Mag.iur. Maria Anwar, BA
Juristin

Die IG Windkraft begrüßt die Novelle des Steiermärkischen Raumordnungs-, Bau-, Elektrizitäts- und Naturschutzgesetzes ausdrücklich, da sie zentrale Vorgaben der EU-Richtlinie RED III umsetzt und damit den Ausbau erneuerbarer Energien beschleunigen kann. Besonders positiv sehen wir die geplante Einführung von Beschleunigungsgebieten als Instrument für eine geordnete Flächenplanung und mehr Investitionssicherheit.

Gleichzeitig haben wir wichtige Kritikpunkte und Verbesserungsvorschläge eingebracht:

  • Um die gewünschten Effekte der verkürzten Verfahren, Investitionssicherheit und wirksamen Steuerung des Erneuerbaren Ausbaus zu schaffen, benötigt es weiters die tatsächliche und koordinierte Ausweisung von Beschleunigungsgebieten.

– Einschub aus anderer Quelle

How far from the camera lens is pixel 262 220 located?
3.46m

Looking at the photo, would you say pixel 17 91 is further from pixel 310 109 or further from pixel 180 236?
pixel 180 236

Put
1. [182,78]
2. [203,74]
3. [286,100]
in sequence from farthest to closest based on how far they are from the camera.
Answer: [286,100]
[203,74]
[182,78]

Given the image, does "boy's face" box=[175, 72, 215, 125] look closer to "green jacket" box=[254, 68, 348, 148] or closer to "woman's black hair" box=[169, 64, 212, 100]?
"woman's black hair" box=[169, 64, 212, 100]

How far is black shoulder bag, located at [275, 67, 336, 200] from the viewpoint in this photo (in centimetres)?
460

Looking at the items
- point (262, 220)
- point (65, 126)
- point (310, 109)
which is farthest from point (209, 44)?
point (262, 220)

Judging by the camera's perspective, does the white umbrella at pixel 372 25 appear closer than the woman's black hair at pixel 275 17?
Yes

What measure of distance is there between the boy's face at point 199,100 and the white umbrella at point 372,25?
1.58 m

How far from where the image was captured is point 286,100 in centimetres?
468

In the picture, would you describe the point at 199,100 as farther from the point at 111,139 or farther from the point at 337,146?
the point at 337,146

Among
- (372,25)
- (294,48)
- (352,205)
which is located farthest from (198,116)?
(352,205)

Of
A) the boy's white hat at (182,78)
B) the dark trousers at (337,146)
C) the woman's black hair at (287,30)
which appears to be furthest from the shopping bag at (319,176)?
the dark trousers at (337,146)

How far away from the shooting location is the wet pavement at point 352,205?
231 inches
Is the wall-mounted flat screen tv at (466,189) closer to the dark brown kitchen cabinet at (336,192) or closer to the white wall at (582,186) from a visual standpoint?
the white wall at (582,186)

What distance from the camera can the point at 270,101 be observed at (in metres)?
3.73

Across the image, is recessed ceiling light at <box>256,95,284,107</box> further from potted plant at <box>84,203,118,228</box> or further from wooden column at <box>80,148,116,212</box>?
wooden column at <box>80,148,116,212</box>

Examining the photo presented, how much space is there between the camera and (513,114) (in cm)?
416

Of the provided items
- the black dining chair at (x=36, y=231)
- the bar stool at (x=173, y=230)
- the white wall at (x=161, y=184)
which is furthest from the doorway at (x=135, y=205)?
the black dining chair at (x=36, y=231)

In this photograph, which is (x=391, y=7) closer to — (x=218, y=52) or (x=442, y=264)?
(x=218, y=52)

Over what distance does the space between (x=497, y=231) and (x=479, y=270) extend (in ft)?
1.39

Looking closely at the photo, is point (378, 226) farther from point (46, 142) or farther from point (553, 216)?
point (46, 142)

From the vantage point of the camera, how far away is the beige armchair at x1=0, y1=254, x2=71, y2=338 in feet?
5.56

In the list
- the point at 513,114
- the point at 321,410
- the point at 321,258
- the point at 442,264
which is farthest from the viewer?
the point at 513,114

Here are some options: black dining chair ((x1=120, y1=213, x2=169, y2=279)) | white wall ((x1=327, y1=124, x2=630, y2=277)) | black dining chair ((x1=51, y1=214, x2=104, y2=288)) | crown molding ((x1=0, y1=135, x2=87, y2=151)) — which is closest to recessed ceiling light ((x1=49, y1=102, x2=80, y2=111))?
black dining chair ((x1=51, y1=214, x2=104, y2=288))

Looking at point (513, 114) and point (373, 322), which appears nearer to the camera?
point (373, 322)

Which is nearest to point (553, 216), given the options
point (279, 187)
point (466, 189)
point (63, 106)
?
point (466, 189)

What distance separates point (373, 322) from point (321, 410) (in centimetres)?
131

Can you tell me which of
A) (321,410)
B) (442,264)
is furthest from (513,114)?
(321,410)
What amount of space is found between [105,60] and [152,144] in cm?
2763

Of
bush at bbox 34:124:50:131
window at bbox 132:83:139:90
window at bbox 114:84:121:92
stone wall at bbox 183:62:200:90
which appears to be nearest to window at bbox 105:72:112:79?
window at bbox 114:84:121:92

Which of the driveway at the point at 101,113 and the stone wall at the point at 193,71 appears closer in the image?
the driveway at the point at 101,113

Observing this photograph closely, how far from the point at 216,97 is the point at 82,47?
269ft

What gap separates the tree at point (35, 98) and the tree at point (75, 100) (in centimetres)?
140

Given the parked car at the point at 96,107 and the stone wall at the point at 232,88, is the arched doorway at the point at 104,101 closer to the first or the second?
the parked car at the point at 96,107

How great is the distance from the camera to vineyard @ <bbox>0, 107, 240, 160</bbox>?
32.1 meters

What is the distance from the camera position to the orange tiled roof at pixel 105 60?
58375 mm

  • Eine strategische und frühzeitige Kopplung der Ausweisung der Beschleunigungsgebiete mit erforderlichen Minderungsmaßnahmen, um potenzielle negative Umweltauswirkungen zu vermeiden oder zu verringern, ist wirksamer und rechtssicherer als spätere Ad-hoc-Lösungen.

  • Zur weiteren Verfahrensbeschleunigung empfehlen wir die Streichung unnötiger Doppelprüfungen in Bau- und Elektrizitätsrecht, klare Fristregelungen, eine Klarstellung beim Gefährdungsbegriff sowie die Einführung eines „One-Stop-Shop“-Genehmigungsverfahrens.

  • Wir empfehlen eine regelmäßige Evaluierung der Beschleunigungsgebiete, um deren Eignung und Nutzung transparent bewerten und eine flexible, zukunftsfähige Energieraumplanung sicherstellen zu können.

Die Steiermark verfügt über das zweitgrößte Windkraftpotenzial Österreichs – derzeit jedoch weitgehend ungenutzt. Ein ambitionierter Ausbau würde nicht nur die Energiewende vorantreiben, sondern auch den Wirtschafts- und Industriestandort massiv stärken.